### DIRECTIONS FOR THIS TASK:
Take the line containing "villa-amalfi-c" and each line after it through the end of the data below, and return them exactly, minus any pictures.

### DATASET EXCERPTS:
■ ■ ■

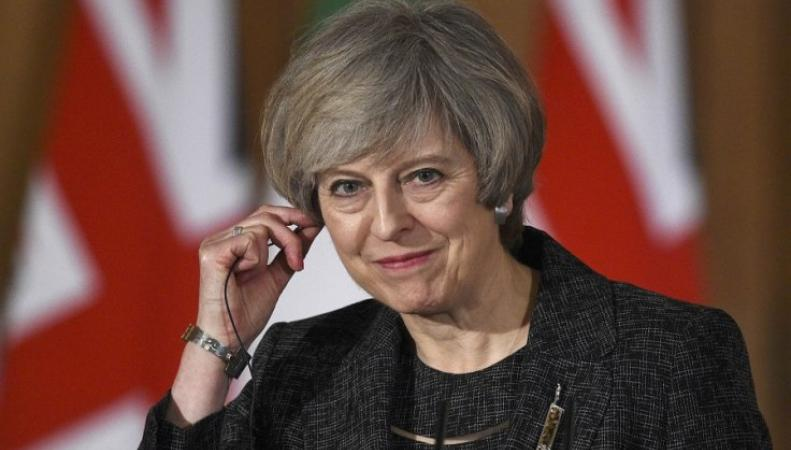 Тереза Мэй намерена действовать наперекор непринятому Биллю о Брекзите фото:PA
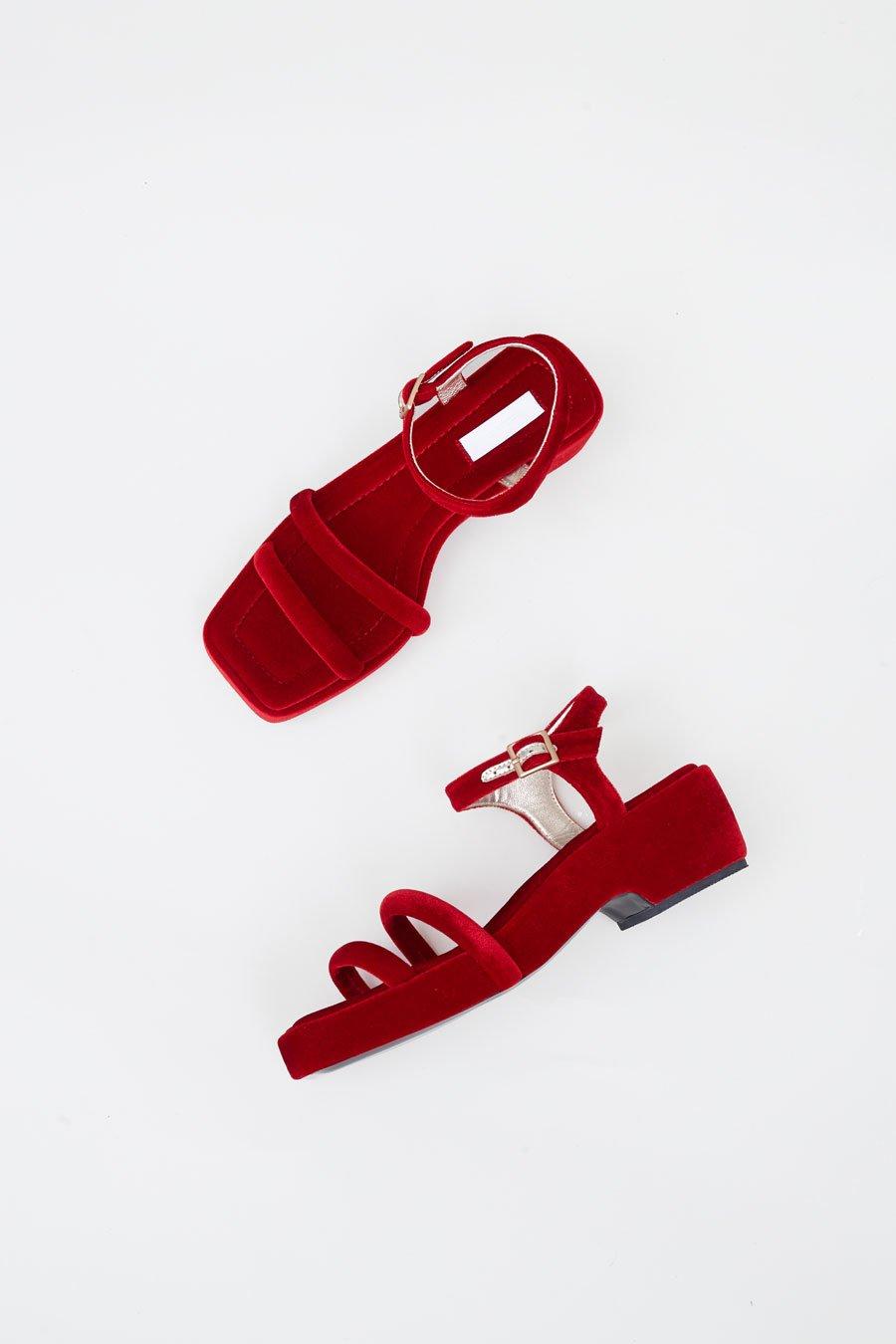 713c68e79d5b Suzanne Rae Puffy Strap Platform Sandal in Red Velvet
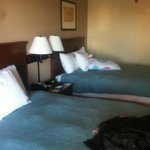 2 QUEEN BEDS STANDARD ROOM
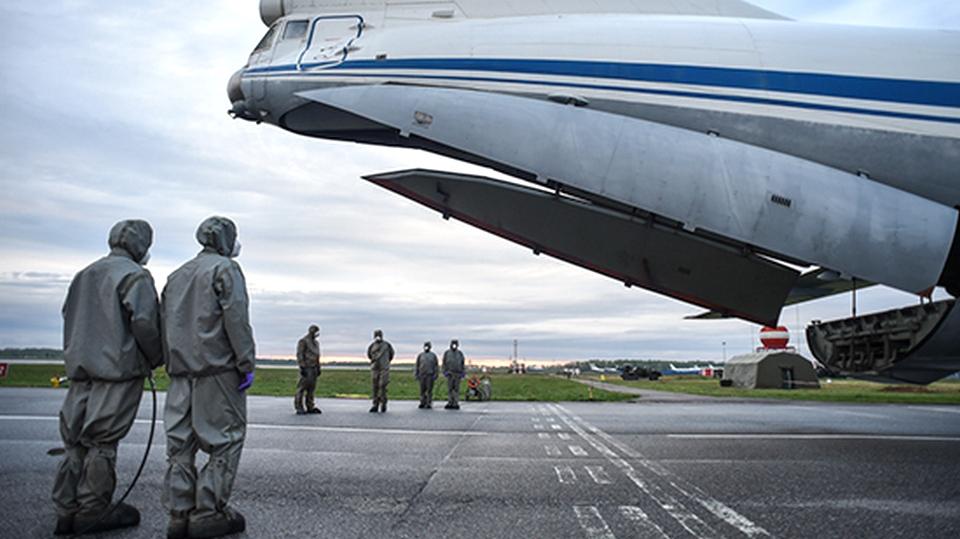 Из Италии домой возвращаются российские военные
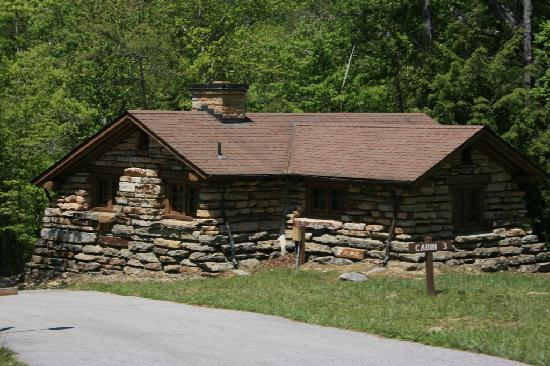 Jamestown, เทนเนสซี: A typical cabin at Pickett State Park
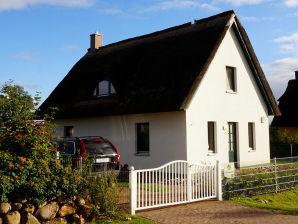 Ferienhaus Reetdachhaus Vier Jahreszeiten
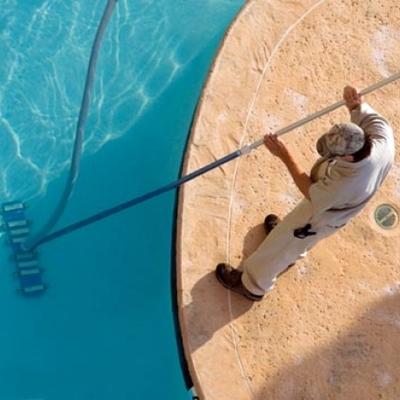Limpiar el vaso de la piscina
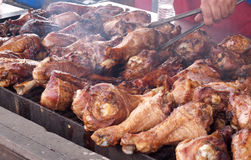 De Benen van Turkije op de Grill Stock Foto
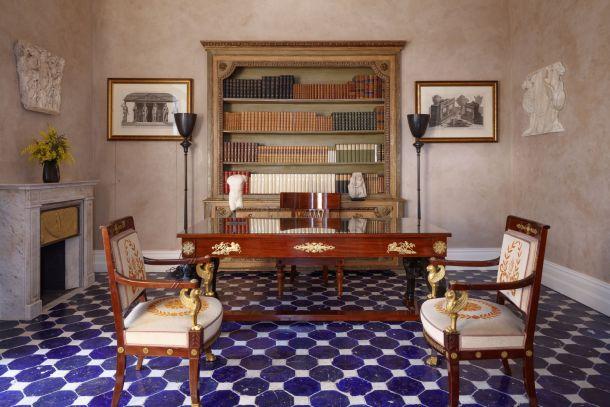 villa-amalfi-coast-sorrento-italy-knjižnica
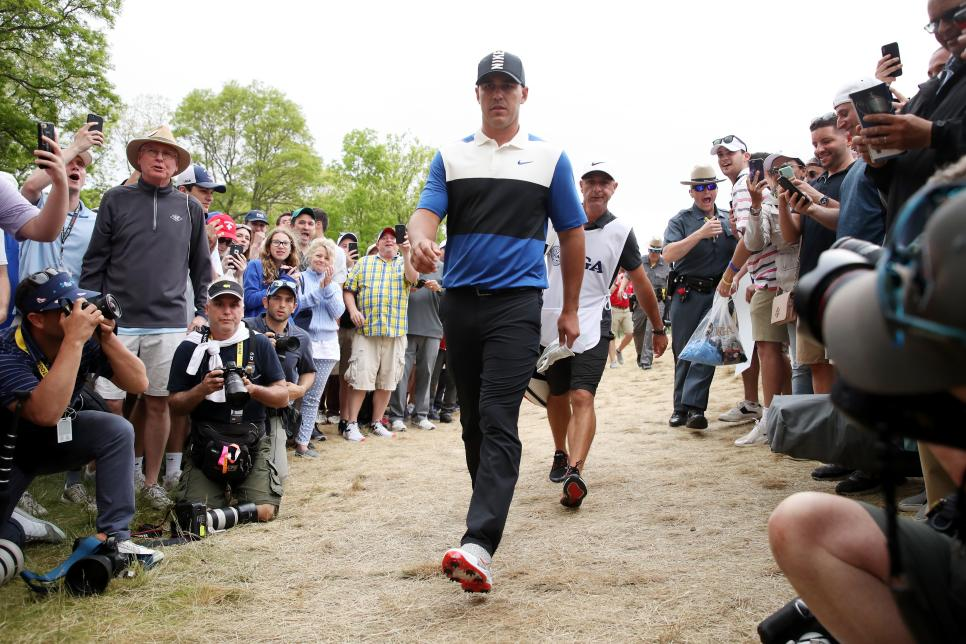 Brooks-koepka-walking-sunday-2019-pga-championship-crowd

■ ■ ■

### RESULT:
 villa-amalfi-coast-sorrento-italy-knjižnica
 Brooks-koepka-walking-sunday-2019-pga-championship-crowd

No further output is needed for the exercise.